The artist pulls under the observer’s eyes all the things he would never want to see, starting a slow, but insistent corrosive action on a mental level. Each image, with its set of words, is strong, disturbed and powerful, and it does not let you abandon it easily, continuing to scratch the observer’s eye for a long time.
Until April 4th, at Lorcan O’Neill gallery in Rome, it is possible to visit the solo exhibition “Why Be Afraid...”. Among embroideries, monoprints, and neons we discover some important iconographic novelties of the ex enfant terrible of YBAs.
When images keep coming to mind, with their emotional charge of questions, all night long, hence it means that the work of the artist who produced them is of rare quality. Tracey Emin’s works, gathered in the exhibition “Why Be Afraid...” at Lorcan O’Neill gallery from February 19th , until April 4th, undoubtedly own this power. The roman solo show witnesses a remarkable artistic and spiritual growth of the “ex” enfant terrible of the YBA group, lead by the Midas Damien Hirst.
The most recent works preserve the distinctive mark by Emin, who transposes the most secluded intimacy of her private life into her artpieces, enacting a post-modern version of the vanguardist precept of “Art = Life”. The artist pulls under the observer’s eyes all the things he would never want to see, starting a slow, but insistent corrosive action on a mental level. Each image, with its set of words, is strong, disturbed and powerful, and it does not let you abandon it easily, continuing to scratch the observer’s eye for a long time.
After sex and feminine masturbation, now it is the tragic experience of abortion, narrated in first person by the artist, in a 24-minute-long video projected in the spaces of Filmstudio, which are contiguous to Lorcan. A thirty-tree-year-old Tracey tells about the dramatic days she lived in 1990, when she decided to interrupt a pregnancy after the time limit. In those images the multi-millionaire artist is simply a woman with a fragile and opaque look, broken by regret of what will never be. With the aid of this significant interpretation key it is possible to face consciuosly the path through the exhibition, where we find traditional techniques like monoprints, neons and embroideries, together with some important iconographic novelties. Emin declared: “It only exists love, sex, and God”, summarising in three words an existence that is disputed between sensual needs and equally strong spiritual ones, but always orientated by emotions.

[Scene question records]
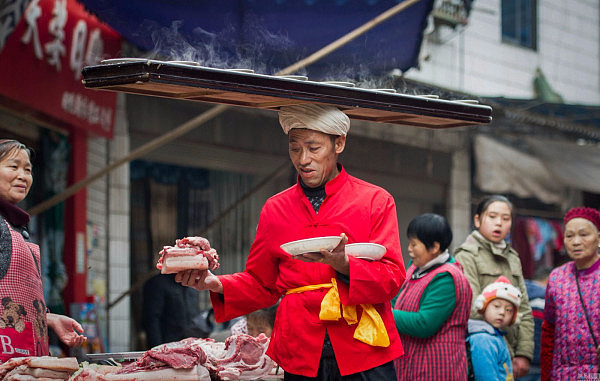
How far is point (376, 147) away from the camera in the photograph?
1347cm

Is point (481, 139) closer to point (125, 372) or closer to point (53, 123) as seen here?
point (53, 123)

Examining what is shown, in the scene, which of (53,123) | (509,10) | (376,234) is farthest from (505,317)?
(509,10)

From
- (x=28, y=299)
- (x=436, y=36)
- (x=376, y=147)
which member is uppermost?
(x=436, y=36)

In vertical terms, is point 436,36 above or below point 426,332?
above

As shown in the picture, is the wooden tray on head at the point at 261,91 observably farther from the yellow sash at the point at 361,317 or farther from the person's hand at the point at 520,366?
the person's hand at the point at 520,366

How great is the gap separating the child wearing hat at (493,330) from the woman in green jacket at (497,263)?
0.28 meters

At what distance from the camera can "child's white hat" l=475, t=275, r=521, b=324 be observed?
5.74 m

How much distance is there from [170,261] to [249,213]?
312 inches

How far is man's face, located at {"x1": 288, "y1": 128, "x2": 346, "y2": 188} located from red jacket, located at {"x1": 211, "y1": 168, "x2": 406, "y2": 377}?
7cm

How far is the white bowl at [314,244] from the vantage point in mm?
3393

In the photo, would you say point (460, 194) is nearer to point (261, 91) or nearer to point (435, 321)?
point (435, 321)

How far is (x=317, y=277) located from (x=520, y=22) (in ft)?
47.3

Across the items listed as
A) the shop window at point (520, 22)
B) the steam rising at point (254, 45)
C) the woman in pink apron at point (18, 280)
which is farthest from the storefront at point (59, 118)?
the shop window at point (520, 22)

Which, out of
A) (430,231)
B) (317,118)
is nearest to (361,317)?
(317,118)
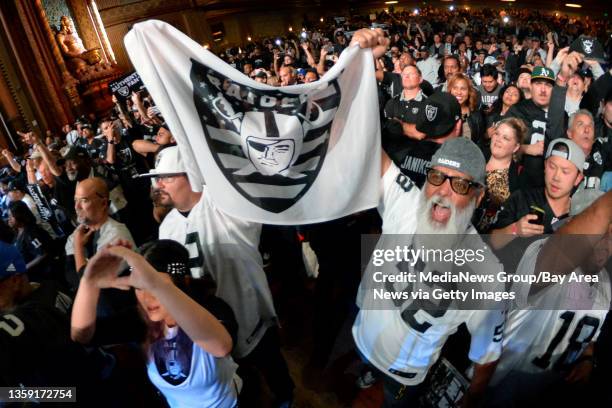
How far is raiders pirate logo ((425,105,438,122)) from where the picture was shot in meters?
3.37

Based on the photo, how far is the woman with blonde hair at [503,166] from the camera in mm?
3143

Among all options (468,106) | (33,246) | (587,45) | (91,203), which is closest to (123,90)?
(33,246)

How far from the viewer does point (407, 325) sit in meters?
2.14

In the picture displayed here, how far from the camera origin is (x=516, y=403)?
2.33 meters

● **Tasks**:
**1.** Summarize the exhibition review in two sentences.
**2.** Please print the passage of the exhibition review starting at "Until April 4th, at" and ending at "Midas Damien Hirst.".
The data has no connection to the exhibition review.

● **Answer list**:
**1.** Tracey Emin's solo exhibition "Why Be Afraid..." at Lorcan O'Neill gallery in Rome, open from February 19th until April 4th, brings together embroideries, monoprints and neons with some important iconographic novelties, and it shows a remarkable artistic and spiritual growth. Her works carry the most private parts of her life into art, and a 24-minute video shown in the adjoining Filmstudio has her recount in the first person her abortion in 1990.

**2.**
Until April 4th, at Lorcan O’Neill gallery in Rome, it is possible to visit the solo exhibition “Why Be Afraid...”. Among embroideries, monoprints, and neons we discover some important iconographic novelties of the ex enfant terrible of YBAs.
When images keep coming to mind, with their emotional charge of questions, all night long, hence it means that the work of the artist who produced them is of rare quality. Tracey Emin’s works, gathered in the exhibition “Why Be Afraid...” at Lorcan O’Neill gallery from February 19th , until April 4th, undoubtedly own this power. The roman solo show witnesses a remarkable artistic and spiritual growth of the “ex” enfant terrible of the YBA group, lead by the Midas Damien Hirst.